[A run of records]
----

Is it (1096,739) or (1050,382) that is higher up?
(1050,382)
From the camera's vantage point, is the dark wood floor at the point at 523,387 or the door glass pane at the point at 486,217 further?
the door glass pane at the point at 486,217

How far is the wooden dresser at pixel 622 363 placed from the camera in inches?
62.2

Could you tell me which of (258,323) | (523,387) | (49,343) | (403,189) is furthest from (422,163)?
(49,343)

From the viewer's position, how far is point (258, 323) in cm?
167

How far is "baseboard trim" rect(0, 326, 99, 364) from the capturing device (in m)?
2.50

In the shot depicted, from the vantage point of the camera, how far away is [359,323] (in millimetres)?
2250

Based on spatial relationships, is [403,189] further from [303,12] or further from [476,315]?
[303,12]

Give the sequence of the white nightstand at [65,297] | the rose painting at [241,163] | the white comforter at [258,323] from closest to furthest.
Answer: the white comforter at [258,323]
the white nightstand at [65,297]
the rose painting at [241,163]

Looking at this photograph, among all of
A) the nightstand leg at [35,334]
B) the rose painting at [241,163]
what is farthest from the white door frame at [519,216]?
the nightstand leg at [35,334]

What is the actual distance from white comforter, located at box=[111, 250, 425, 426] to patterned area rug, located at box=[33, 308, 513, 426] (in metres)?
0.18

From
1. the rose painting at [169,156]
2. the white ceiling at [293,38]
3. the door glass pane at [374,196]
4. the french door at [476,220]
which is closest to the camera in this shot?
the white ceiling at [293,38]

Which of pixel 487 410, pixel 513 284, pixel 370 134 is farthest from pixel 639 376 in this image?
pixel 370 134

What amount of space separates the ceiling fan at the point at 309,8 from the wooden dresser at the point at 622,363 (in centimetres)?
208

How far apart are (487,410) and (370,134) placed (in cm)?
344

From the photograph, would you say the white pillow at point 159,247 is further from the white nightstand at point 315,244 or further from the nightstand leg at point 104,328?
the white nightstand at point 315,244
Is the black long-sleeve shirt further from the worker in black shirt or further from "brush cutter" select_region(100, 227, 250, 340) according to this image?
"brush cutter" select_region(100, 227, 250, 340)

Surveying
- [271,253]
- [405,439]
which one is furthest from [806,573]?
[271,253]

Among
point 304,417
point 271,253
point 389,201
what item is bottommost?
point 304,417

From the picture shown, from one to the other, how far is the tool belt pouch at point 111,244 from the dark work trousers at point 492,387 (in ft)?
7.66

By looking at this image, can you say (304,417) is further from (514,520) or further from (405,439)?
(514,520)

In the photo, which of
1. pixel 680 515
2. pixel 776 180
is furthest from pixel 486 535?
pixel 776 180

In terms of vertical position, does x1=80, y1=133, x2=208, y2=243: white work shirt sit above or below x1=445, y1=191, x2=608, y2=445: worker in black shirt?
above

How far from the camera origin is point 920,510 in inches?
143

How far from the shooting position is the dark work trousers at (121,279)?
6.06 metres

----

- **YOUR GOAL**: All of the data needs to be printed once more, exactly.

- **COMPLETED EXERCISE**:
Is it (1096,739) or (1050,382) that is higher up?
(1050,382)
From the camera's vantage point, is the dark wood floor at the point at 523,387 or the door glass pane at the point at 486,217 further?
the door glass pane at the point at 486,217

How far is the wooden dresser at pixel 622 363 placed from the camera in inches?
62.2

Could you tell me which of (258,323) | (523,387) | (49,343) | (403,189) is furthest from (422,163)?
(49,343)

From the viewer's position, how far is point (258, 323) in cm?
167

How far is "baseboard trim" rect(0, 326, 99, 364) from the capturing device (in m)?
2.50

In the shot depicted, from the vantage point of the camera, how far away is [359,323] (in millimetres)?
2250

Based on spatial relationships, is [403,189] further from [303,12] or further from [476,315]?
[303,12]

Give the sequence of the white nightstand at [65,297] | the rose painting at [241,163] | the white comforter at [258,323] from closest to furthest.
Answer: the white comforter at [258,323]
the white nightstand at [65,297]
the rose painting at [241,163]

Looking at this photograph, among all of
A) the nightstand leg at [35,334]
B) the rose painting at [241,163]
what is farthest from the white door frame at [519,216]?
the nightstand leg at [35,334]

What is the actual distance from white comforter, located at box=[111, 250, 425, 426] to patterned area rug, located at box=[33, 308, 513, 426] (in metres)?
0.18

From
1. the rose painting at [169,156]
2. the white ceiling at [293,38]
3. the door glass pane at [374,196]
4. the french door at [476,220]
which is closest to the camera in this shot?
the white ceiling at [293,38]

Which of pixel 487 410, pixel 513 284, pixel 370 134 is farthest from pixel 639 376 in this image?
pixel 370 134

What amount of space separates the ceiling fan at the point at 309,8 from the wooden dresser at the point at 622,363 (in centimetres)?
208

How far apart are (487,410) and (370,134) placed (in cm)?
344

From the photograph, would you say the white pillow at point 159,247 is further from the white nightstand at point 315,244 or further from the nightstand leg at point 104,328?
the white nightstand at point 315,244
Is the black long-sleeve shirt further from the worker in black shirt or further from "brush cutter" select_region(100, 227, 250, 340) according to this image?
"brush cutter" select_region(100, 227, 250, 340)

Surveying
- [271,253]
- [405,439]
which one is furthest from [806,573]?
[271,253]

Among
point 304,417
point 271,253
point 389,201
what item is bottommost?
point 304,417

From the picture shown, from one to the other, how far is the tool belt pouch at point 111,244 from the dark work trousers at point 492,387 (in ft)?
7.66

By looking at this image, can you say (304,417) is further from (514,520) or further from (405,439)?
(514,520)

In the photo, which of
1. pixel 680 515
2. pixel 776 180
is furthest from pixel 486 535?
pixel 776 180

In terms of vertical position, does x1=80, y1=133, x2=208, y2=243: white work shirt sit above or below x1=445, y1=191, x2=608, y2=445: worker in black shirt?
above

How far from the camera origin is point 920,510 in inches?
143

How far from the shooting position is the dark work trousers at (121,279)?
6.06 metres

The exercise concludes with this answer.